En quelques années, Hosoda est devenu un réalisateur incontournable dont les films sont attendus avec impatience, au Japon comme en Europe. Pour réaliser ce nouveau long-métrage, le réalisateur a choisi de créer son propre studio, le Studio Chizu, avec lequel il compte bien redessiner la carte du monde du cinéma d’animation, tant à travers ses productions que celles d'autres artistes.
Sous prétexte qu'il est le nouveau prodige de l'animation japonaise, Mamoru Hosoda a été comparé à Miyazaki. A tort. Sa volonté d'indépendance, sa capacité à séduire le public au-delà des seuls amateurs d'"anime" sont les seuls traits communs qu'il partage avec le vieux maître. Ce n'est qu'avec cette œuvre de maturité qu'apparaît une certaine filiation : pour lui aussi, la nature est à la fois une source d'équilibre pour l'homme et un rappel de sa sauvagerie originelle.
Le film commence tout de même en ville : une jeune femme, Yuki, raconte, en voix off, comment sa mère, Hana, rencontra son père au lycée et en tomba amoureuse instantanément. "Détail" qui change bien des choses : le jeune homme est le dernier représentant de la race des hommes loups.
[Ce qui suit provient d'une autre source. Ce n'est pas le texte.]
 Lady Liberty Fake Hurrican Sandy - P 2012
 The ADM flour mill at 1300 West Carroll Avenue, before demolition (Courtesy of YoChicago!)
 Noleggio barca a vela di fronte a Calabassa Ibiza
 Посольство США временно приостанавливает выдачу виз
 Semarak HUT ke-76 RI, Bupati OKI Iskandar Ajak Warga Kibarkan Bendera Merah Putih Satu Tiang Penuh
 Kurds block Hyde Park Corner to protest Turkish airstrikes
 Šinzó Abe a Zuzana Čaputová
Ce prologue est l'histoire d'amour la plus intense qu'il m'ait été donné de voir depuis longtemps. La plus bouleversante aussi, quand Hana se retrouve veuve du jour au lendemain.
Comment élever seule deux enfants loups quand on est une simple humaine ? Direction la campagne, luxuriante, et une grande maison isolée loin des regards, où les deux enfants peuvent, tour à tour, être enfants ou louveteaux. Commence, alors, le récit, travail magnifique sur la couleur, des dix années qui vont mener Yuki la turbulente et son petit frère, Ame le craintif, de la petite enfance à l'adolescence.
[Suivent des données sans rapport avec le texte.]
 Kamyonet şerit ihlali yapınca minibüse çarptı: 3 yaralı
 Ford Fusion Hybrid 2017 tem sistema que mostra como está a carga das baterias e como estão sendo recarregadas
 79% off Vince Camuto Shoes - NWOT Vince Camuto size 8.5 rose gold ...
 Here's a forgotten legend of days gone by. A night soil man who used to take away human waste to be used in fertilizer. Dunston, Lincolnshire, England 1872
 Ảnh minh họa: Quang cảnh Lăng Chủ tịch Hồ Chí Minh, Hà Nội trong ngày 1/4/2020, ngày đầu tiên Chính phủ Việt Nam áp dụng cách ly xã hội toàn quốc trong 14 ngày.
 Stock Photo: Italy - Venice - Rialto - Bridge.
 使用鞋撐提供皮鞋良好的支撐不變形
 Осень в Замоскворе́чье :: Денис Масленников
L'idée des "Enfants Loups, Ame et Yuki" est venue au réalisateur en observant les couples autour de lui devenir parents et les changements que cela entraine. Marqué par la façon dont les femmes devenues mamans rayonnent, il a voulu en faire un film dont le cœur serait ce passage de jeune femme à mère, mais sans jamais négliger les deux enfants. Résultat, tant les enfants que leur mère Hana sont des personnages principaux, indépendants mais surtout attachants, avec chacun une personnalité qui leur propre.
Mamoru Hosoda est un grand conteur, maître des ellipses et du temps, qu'il dilate ou compresse à sa guise. Il rythme de splendides scènes élégiaques par de petits indices saisonniers, souvent rieurs. Chacun retrouvera une sensation, sucrée ou amère, de son enfance dans cette chronique familiale d'une infinie délicatesse. Depuis Ozu jusqu'à Miyazaki, la famille et l'éducation inspirent le cinéma japonais, qui a toujours fait des mères de grandes héroïnes. Hana en fait dorénavant partie, avec son prénom si juste ("Fleur" en japonais), son dévouement, et son sourire incomparable.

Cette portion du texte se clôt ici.